Page:Gautier - Le Second Rang du Collier.djvu/80

La bibliothèque libre.
Cette page a été validée par deux contributeurs.
72
le second rang du collier

Je contiens à grand’peine un fou rire, qui va m’échapper, quand ma mère dénonce notre présence en criant :

Brava !

Alary se retourne brusquement, en faisant pivoter le tabouret, puis se lève, comme un diable jaillit d’une boîte. Long, maigre, avec une barbiche blonde, la bouche béante, et ses mèches pâles s’embrouillant dans le fil de son lorgnon.

L’harmonieuse langue italienne résonne alors, dans l’effusion de l’accueil et l’échange des politesses.

(Données enregistrées)
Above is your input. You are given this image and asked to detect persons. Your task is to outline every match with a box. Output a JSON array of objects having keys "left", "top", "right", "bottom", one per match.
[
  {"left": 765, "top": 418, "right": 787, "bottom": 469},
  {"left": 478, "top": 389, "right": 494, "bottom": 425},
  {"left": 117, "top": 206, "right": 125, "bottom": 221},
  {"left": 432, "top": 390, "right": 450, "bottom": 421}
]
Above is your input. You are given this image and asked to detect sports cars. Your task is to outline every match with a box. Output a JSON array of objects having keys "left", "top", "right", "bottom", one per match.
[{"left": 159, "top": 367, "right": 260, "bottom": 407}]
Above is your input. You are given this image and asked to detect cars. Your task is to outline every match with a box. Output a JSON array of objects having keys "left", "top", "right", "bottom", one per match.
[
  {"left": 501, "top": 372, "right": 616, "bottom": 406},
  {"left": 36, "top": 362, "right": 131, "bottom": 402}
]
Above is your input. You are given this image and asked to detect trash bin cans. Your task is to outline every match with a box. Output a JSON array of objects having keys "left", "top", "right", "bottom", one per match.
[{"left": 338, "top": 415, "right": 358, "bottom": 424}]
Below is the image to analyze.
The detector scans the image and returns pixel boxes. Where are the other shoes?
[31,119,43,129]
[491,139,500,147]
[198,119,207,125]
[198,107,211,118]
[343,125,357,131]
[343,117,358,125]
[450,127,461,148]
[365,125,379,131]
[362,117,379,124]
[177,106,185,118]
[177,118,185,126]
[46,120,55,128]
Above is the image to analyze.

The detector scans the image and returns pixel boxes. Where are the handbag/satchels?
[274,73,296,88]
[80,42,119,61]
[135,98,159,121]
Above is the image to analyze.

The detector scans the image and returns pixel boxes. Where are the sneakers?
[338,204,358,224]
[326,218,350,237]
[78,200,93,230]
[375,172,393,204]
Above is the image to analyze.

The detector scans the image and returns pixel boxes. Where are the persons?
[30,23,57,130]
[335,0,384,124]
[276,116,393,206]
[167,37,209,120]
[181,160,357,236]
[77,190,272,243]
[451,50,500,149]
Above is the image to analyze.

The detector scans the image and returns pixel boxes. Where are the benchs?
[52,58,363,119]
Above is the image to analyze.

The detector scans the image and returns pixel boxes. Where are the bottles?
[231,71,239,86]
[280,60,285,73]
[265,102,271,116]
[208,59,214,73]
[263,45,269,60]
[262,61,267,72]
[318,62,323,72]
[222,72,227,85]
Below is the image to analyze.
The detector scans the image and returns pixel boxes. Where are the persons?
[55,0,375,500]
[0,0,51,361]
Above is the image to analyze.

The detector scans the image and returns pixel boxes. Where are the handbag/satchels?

**Tâches**
1: Indiquez si chacune des affirmations suivantes concorde avec le bloc de texte, en répondant par oui ou par non et en citant les mots décisifs du bloc de texte : (a) Alary porte une barbiche blonde ; (b) c'est la personne qui raconte qui crie « Brava ! » ; (c) l'accueil et l'échange des politesses se font en langue italienne.
2: Recopiez intégralement les lignes des données enregistrées comprises entre celle qui contient « to detect trash » et la fin de ces données, bornes incluses. Augmentez de 59 chaque coordonnée figurant dans les réponses.

**Réponses**
1:
(a) Oui : « Long, maigre, avec une barbiche blonde ».
(b) Non : « quand ma mère dénonce notre présence en criant : ».
(c) Oui : « L’harmonieuse langue italienne résonne alors, dans l’effusion de l’accueil et l’échange des politesses. »

2:
Above is your input. You are given this image and asked to detect trash bin cans. Your task is to outline every match with a box. Output a JSON array of objects having keys "left", "top", "right", "bottom", one per match.
[{"left": 397, "top": 474, "right": 417, "bottom": 483}]
Below is the image to analyze.
The detector scans the image and returns pixel boxes. Where are the other shoes?
[90,178,102,188]
[550,198,559,206]
[257,178,266,184]
[257,166,270,177]
[402,184,416,190]
[402,176,417,184]
[509,186,520,207]
[424,184,438,190]
[421,176,438,183]
[236,165,244,177]
[236,177,244,185]
[105,179,114,187]
Above is the image to analyze.

The detector scans the image and returns pixel boxes. Where are the handbag/satchels?
[333,132,355,147]
[139,101,178,120]
[194,157,218,180]
Above is the image to analyze.

The detector scans the image and returns pixel boxes. Where are the sneakers?
[397,263,417,283]
[385,277,409,296]
[137,259,152,289]
[434,231,452,263]
Above is the image to analyze.

The detector scans the image and returns pixel boxes. Where are the persons?
[89,82,116,189]
[394,59,443,183]
[335,175,452,265]
[226,96,268,179]
[240,219,416,295]
[136,249,331,302]
[510,109,559,208]
Above is the image to analyze.

The detector scans the image and returns pixel boxes. Where are the benchs?
[111,117,422,178]
Above is the image to analyze.

The detector scans the image and returns pixel boxes. Where are the bottles?
[290,130,298,145]
[339,119,344,132]
[324,161,330,175]
[267,118,273,132]
[322,104,328,119]
[321,120,326,131]
[377,121,382,131]
[281,131,286,144]
Below is the image to analyze.
The detector scans the image and returns pixel boxes. Where are the persons?
[114,59,434,559]
[59,59,110,420]
Above is the image to analyze.

The detector scans the image and returns pixel boxes. Where are the handbag/satchels?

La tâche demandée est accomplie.